Of course, this is not 2008, his biggest year yet when he clinched awards with his sophomore album, Gift and Grace.
This is 2019. 11 years after 2008 and he is still relevant.

Timaya is 38 years old and his journey, both musical and personal, is at once torturous and victorious. Gone are the thorny days of earning a pittance as Eedris Abdulkareem’s back-up singer. Gone are the days when he used to camp  with his older lover, Empress Njamah. Gone, even, are the days of mildly dissonant but soulfully drawn songs like ‘Iyawo Mi’, his paean to his actress lover on his second album. Gone are the days of hangers-on, Dem Mama Soldiers, the minor South-South Boy Band, that never quite cut the mainstream.

These days, Timaya is rich. The Odi Massacre which he lent his voice to in protest on his debut True Story is at best a blurred memory.  While Obasanjo, who ordered the hit on Odi, still fancies himself as some sort of a Nigerian elder statesman, Timaya is now isolated  from the debacle and the far cry of Nigerian anguish.

Living in a hacienda-styled house in the Lekki precinct, former collaborators like K-Solo who gifted him with his earliest sound do not have  access to him—except maybe through his latest music video airing on Soundcity TV.

Chulo Vibes is a squeaky clean album, production-wise but the song-writing is another matter. There is neither vigour nor rigour. There is no bite of militancy, there is no soulful wail or linguistic force.

Chulo Vibes should have been called Culo Vibes (Culo is Spanish for ass)—considering that majority of these songs concern themselves with the derriere.

‘Balance’ establishes what we have known for a while; Timaya has money in his pocket. With a bank account balance that keeps one’s heart rate balanced, partying is paramount. Timaya is interested in making us dance now that he has money and this is what Chulo Vibes is about.

The question then comes: have we not been dancing to Timaya for at least one decade.
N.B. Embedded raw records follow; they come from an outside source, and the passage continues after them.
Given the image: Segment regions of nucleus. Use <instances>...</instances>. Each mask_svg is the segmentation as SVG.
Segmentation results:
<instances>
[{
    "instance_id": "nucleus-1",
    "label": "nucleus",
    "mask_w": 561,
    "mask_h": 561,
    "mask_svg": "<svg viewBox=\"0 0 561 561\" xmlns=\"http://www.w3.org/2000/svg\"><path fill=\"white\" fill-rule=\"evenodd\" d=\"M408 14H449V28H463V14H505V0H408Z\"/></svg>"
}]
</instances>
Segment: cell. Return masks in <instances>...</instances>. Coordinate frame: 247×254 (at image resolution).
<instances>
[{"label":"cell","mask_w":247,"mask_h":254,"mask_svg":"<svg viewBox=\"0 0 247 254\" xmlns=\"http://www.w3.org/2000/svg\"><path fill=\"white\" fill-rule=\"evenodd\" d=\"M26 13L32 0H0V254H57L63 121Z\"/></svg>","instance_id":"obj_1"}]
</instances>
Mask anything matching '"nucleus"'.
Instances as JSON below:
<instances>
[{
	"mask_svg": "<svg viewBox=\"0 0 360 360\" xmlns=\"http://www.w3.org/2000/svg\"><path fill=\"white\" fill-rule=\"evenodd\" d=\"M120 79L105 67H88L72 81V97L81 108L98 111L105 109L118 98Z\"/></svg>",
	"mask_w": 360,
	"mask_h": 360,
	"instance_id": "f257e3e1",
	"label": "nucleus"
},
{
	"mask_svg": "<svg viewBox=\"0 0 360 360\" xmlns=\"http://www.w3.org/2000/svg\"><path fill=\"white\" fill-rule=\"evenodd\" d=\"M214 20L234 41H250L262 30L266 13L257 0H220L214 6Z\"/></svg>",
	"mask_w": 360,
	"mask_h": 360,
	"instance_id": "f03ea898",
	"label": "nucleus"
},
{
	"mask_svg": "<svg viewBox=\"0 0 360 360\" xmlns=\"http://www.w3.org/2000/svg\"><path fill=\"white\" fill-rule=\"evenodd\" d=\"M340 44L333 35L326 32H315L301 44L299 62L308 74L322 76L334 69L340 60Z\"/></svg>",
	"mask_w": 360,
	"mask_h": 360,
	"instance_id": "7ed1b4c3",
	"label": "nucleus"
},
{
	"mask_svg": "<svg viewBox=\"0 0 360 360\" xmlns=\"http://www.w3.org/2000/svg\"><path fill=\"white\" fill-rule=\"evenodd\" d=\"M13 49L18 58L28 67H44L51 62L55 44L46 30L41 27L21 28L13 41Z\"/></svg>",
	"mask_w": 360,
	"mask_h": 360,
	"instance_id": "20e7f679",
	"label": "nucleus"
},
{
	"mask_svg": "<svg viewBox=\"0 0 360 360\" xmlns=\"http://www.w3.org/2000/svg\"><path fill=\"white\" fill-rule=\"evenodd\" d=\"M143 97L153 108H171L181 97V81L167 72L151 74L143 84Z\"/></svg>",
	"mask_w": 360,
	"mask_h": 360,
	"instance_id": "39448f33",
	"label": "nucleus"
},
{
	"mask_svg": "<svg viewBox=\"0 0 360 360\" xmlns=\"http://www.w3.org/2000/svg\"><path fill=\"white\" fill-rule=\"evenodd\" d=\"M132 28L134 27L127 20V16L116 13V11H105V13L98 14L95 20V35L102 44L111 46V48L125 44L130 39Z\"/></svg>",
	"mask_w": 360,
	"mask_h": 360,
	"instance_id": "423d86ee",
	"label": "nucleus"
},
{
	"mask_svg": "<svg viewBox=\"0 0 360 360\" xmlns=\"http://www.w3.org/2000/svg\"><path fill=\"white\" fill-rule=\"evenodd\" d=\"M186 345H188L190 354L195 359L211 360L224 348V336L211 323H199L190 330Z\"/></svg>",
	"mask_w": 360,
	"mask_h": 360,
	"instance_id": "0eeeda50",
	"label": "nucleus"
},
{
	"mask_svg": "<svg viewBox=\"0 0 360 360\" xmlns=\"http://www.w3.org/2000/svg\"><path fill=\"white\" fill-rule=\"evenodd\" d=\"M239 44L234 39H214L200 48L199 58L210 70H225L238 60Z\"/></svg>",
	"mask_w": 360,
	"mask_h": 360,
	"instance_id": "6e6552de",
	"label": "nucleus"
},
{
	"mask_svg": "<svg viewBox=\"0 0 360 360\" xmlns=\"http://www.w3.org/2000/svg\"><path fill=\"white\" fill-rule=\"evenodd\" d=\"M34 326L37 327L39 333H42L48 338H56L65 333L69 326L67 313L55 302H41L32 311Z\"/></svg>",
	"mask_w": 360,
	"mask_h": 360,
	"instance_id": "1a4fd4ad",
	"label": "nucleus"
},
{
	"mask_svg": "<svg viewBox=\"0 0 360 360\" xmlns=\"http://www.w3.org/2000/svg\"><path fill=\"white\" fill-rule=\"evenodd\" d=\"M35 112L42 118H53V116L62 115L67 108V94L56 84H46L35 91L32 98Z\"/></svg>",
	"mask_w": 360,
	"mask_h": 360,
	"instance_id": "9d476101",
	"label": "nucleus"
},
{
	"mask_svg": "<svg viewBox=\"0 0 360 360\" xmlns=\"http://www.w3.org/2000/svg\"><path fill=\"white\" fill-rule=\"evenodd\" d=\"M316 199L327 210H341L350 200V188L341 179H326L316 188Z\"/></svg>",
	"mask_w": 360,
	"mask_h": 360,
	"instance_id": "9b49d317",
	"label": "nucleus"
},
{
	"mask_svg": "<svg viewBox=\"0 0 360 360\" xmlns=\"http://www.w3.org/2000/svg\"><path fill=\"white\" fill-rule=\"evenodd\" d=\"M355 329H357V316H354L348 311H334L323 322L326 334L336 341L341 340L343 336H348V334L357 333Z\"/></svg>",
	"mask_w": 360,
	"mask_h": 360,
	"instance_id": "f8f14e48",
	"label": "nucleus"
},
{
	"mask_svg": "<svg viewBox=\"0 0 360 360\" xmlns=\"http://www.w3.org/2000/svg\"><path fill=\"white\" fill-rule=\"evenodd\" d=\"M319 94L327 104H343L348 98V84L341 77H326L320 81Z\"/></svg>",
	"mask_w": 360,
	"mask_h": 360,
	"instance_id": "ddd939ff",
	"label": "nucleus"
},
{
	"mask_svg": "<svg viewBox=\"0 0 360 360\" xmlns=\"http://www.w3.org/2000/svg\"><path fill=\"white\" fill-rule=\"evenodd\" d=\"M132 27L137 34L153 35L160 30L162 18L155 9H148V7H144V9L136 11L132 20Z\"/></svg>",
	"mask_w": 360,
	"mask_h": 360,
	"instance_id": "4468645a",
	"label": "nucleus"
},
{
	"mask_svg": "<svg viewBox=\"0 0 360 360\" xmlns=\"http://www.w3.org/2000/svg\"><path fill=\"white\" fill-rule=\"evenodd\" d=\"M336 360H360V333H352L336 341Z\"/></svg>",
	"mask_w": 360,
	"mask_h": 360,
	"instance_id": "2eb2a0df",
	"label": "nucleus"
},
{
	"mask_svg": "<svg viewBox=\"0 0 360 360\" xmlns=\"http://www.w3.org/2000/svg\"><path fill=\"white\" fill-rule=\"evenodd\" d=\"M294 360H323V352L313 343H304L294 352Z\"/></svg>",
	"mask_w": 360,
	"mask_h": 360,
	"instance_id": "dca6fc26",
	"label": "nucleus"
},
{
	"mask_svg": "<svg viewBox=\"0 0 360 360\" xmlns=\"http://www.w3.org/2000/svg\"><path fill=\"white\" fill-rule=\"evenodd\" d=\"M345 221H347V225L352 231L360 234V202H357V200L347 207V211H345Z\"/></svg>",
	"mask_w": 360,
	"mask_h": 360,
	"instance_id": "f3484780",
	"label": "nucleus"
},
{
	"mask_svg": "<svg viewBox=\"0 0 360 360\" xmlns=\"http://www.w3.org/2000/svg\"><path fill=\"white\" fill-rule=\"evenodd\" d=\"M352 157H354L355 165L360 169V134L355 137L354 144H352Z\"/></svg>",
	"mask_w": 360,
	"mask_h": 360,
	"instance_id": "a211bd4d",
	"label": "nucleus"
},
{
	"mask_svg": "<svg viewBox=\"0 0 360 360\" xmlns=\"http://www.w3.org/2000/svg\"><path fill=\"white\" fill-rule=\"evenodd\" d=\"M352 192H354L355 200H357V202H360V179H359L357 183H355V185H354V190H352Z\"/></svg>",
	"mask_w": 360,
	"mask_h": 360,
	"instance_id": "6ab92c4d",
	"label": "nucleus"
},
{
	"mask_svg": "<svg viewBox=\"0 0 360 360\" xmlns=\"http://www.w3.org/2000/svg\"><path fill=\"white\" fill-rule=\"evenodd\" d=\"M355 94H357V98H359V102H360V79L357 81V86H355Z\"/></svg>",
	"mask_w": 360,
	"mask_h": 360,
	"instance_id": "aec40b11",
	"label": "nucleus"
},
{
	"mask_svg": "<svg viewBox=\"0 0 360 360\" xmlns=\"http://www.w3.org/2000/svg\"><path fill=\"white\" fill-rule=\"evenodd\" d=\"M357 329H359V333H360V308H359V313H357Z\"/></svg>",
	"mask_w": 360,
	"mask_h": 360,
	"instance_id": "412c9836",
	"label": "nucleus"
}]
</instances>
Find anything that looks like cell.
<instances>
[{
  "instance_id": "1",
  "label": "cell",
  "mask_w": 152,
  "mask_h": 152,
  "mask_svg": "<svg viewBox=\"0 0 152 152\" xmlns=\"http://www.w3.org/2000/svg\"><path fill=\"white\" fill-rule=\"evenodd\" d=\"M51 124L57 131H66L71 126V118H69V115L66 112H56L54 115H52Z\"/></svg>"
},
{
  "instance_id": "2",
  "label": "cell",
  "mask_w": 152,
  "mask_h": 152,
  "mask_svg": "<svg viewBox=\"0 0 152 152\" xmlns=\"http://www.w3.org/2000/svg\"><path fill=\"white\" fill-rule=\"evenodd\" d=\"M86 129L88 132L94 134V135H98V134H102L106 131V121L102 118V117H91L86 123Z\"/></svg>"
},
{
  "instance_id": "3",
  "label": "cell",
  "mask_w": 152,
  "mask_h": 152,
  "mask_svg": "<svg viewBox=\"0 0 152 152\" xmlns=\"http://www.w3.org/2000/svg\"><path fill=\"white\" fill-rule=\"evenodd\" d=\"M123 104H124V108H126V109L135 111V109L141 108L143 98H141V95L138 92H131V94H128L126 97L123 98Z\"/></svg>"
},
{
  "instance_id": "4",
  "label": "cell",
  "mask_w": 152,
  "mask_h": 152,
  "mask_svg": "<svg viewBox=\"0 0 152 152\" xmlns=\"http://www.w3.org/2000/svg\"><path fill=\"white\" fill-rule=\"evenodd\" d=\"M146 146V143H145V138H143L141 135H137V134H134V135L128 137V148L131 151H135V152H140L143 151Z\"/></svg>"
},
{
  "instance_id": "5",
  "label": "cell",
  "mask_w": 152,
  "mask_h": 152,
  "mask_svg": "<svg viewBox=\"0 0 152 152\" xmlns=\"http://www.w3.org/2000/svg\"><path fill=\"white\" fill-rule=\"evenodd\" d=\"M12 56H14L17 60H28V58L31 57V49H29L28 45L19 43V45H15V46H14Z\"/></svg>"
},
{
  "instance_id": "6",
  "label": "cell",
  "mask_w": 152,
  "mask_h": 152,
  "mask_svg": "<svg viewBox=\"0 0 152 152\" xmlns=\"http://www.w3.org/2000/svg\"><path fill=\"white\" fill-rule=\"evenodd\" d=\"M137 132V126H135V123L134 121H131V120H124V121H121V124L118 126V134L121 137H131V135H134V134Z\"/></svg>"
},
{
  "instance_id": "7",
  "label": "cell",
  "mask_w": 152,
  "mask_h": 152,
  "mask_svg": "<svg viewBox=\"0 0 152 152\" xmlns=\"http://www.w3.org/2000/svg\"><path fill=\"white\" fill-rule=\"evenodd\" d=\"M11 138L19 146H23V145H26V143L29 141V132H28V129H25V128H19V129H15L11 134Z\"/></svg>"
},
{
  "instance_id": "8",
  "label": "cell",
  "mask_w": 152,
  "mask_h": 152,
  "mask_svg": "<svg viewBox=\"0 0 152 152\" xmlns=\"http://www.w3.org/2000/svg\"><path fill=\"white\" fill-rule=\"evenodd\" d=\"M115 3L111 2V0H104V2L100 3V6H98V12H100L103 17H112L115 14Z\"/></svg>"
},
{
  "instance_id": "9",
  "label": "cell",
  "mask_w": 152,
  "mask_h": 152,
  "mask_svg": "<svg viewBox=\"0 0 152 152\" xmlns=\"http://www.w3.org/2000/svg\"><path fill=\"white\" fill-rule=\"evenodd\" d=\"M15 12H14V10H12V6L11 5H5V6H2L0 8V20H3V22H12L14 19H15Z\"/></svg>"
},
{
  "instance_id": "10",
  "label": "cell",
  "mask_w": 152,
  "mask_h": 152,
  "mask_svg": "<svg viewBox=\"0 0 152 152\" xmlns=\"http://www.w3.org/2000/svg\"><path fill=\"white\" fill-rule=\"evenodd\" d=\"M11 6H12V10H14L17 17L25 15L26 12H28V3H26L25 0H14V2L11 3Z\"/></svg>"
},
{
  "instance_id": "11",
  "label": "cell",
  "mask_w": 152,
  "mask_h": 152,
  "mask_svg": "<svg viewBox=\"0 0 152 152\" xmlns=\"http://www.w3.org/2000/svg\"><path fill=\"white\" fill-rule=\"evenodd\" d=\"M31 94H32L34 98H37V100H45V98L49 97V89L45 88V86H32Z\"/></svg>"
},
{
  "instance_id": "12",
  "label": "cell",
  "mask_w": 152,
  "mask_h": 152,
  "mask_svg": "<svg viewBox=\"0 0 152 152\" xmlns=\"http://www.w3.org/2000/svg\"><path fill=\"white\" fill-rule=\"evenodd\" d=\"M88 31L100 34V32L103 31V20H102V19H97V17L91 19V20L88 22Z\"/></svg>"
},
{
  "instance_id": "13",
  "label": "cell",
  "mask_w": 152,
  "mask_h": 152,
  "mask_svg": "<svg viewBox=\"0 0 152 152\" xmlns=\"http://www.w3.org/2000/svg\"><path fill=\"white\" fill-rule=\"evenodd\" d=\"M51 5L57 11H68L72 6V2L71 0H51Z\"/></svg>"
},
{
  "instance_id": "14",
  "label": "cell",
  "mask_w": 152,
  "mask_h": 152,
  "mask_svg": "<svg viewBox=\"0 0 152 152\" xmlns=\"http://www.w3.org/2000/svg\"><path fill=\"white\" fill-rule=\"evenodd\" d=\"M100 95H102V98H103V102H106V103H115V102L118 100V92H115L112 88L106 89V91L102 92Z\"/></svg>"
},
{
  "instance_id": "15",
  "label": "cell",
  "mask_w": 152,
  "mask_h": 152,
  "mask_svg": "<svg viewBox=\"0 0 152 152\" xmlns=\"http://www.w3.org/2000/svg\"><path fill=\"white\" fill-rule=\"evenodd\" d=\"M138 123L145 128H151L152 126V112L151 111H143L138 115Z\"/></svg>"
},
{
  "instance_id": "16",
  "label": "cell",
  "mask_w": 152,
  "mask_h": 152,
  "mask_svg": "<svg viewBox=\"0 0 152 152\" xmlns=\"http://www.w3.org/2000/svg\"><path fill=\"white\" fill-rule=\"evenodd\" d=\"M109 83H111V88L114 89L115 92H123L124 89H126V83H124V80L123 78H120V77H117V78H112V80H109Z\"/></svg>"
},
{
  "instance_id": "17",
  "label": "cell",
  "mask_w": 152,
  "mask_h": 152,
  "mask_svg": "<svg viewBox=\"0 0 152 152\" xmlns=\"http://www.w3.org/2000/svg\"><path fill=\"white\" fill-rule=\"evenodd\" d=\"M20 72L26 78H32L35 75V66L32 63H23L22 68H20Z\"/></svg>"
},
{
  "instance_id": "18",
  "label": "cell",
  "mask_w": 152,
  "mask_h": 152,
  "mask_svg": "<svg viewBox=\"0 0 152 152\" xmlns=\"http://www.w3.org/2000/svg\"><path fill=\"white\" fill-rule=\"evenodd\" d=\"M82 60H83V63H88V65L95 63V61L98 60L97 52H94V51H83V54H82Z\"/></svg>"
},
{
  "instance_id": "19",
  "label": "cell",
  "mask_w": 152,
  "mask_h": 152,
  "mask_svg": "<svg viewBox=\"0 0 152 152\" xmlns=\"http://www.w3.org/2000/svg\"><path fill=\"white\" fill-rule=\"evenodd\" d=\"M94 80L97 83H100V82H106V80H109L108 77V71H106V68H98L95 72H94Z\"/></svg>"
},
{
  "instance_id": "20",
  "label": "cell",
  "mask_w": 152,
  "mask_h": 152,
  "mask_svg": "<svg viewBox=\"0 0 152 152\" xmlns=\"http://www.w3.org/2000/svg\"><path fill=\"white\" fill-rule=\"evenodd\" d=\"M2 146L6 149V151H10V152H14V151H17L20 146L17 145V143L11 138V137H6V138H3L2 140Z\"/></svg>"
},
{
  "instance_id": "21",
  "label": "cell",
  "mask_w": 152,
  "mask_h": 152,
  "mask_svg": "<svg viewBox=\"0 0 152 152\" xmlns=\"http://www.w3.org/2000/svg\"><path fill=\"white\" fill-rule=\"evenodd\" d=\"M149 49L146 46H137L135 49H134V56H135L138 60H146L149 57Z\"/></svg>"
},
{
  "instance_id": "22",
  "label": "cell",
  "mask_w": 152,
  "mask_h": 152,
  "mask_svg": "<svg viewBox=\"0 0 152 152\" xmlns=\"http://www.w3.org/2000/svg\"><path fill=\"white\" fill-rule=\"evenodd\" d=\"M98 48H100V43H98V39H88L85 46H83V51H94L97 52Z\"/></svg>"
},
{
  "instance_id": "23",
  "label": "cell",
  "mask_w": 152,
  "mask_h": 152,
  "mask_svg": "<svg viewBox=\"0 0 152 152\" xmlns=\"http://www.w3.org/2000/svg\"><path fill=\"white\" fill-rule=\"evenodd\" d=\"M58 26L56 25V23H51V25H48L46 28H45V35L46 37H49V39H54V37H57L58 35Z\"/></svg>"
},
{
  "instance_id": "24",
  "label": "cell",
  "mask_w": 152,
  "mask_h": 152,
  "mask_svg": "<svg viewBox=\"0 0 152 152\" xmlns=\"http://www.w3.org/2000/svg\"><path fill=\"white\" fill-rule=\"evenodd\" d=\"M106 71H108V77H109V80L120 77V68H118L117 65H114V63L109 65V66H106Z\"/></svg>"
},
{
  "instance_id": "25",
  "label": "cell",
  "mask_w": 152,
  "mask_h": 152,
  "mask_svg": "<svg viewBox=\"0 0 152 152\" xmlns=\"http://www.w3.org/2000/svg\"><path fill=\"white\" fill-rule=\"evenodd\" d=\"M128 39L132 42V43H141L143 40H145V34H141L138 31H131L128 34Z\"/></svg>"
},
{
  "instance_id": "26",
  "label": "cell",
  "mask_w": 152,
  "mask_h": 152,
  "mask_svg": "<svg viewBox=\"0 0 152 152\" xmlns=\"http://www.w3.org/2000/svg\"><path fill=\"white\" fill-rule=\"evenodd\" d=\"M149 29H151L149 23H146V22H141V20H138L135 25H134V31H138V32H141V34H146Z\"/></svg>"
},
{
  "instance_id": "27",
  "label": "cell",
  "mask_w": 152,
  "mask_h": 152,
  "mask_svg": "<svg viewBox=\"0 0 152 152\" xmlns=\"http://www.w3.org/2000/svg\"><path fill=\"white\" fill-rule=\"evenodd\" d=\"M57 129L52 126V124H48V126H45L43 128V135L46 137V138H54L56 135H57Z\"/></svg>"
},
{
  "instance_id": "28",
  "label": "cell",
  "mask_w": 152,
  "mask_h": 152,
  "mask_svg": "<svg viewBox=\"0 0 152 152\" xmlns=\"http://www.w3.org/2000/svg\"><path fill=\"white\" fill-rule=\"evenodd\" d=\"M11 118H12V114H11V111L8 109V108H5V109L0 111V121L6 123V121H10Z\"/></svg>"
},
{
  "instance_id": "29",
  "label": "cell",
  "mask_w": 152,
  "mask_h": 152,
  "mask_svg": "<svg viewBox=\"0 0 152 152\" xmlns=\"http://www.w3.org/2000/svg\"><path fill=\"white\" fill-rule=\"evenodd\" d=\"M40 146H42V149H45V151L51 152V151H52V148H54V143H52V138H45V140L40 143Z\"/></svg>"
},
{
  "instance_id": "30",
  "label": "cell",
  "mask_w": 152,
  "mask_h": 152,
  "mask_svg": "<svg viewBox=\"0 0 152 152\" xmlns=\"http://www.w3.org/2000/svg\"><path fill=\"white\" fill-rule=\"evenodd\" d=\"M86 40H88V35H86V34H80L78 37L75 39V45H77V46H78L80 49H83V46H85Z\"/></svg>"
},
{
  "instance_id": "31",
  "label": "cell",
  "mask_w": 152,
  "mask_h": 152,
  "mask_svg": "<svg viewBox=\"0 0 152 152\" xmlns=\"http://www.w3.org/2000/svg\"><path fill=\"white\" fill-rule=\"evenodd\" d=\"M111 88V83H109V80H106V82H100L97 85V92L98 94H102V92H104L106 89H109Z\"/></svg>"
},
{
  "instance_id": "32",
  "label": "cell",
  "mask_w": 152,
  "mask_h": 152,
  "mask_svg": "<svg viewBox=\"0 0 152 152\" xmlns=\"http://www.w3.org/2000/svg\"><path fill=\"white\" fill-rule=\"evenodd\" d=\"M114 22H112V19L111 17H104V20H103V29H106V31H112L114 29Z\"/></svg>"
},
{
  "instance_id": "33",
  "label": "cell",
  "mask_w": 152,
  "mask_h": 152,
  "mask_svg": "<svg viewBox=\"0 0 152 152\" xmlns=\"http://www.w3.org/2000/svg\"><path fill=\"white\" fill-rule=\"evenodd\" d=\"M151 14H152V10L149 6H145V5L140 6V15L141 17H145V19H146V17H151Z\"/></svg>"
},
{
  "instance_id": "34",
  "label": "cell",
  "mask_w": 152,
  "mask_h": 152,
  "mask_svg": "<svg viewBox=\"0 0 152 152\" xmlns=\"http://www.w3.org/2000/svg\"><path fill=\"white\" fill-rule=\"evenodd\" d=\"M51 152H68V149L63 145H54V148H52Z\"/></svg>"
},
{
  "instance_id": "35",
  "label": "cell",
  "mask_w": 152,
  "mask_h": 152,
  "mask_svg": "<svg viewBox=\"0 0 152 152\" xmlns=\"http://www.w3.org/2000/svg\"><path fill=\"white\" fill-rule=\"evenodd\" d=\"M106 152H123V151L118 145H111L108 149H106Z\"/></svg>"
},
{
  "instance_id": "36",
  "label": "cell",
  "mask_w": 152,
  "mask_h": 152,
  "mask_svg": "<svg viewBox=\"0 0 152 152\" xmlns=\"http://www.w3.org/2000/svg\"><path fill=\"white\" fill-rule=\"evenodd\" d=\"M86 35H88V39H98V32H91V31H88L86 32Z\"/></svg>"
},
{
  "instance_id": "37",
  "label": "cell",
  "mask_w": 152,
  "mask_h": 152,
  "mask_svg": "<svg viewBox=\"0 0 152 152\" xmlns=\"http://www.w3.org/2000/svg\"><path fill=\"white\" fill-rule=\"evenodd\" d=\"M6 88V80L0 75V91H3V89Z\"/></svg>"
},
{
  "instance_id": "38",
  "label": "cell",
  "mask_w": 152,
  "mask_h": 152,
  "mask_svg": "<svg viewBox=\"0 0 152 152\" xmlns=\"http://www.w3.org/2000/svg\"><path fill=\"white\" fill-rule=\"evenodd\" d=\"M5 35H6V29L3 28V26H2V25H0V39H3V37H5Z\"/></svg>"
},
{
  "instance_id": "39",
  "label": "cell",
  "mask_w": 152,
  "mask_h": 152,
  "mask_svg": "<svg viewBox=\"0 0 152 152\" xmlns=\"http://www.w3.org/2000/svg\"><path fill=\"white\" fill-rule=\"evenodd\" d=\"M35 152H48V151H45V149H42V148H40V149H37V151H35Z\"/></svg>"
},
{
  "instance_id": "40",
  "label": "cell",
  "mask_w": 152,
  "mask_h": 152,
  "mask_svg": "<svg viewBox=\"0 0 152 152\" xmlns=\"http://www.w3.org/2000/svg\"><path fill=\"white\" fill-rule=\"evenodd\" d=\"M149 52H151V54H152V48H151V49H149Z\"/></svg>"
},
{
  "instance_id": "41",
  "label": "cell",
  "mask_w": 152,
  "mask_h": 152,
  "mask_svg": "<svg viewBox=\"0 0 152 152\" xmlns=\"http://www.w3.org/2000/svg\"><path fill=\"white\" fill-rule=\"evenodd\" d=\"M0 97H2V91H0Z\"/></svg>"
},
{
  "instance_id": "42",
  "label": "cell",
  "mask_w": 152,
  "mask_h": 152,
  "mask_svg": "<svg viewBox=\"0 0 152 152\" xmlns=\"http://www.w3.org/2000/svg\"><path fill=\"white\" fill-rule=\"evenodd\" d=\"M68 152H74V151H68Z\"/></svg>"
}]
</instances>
Yes, we have. But the music was not subtle. It was hard-hitting, teeth-grinding, sole-smashing, truth-spluttering music that could have been revolutionary, if there was real grit behind it. Timaya’s most sincere intention was to sing himself out of poverty.

And the man holds himself to no depth. On ‘I Can’t Kill Myself’, he borrows the groovy baseline from Fela’s Water No Get Enemy to address, rather briefly, his detractors’ critique of his failure to be top tier. In their defence, Timaya has not been top tier since 2008. In his defence, he has stayed as close to top tier as possible and for the longest time imaginable.

His original peers have been flushed out of the musical race, some of them now have their careers canonised in obscure timelines, but here is Timaya, who has continued to subtly evolve from the Dem Mama Soldier, from the Egberi Papa 1 of Bayelsa to Don Papi Chulo of the Chulo Vibes. His mastery of dancehall, highlife and his ability to scat with Ijaw phonemes has kept him relevant.

He is hot and amazing and happy where he is—and that is the positive truth he puts out with Chulo Vibes.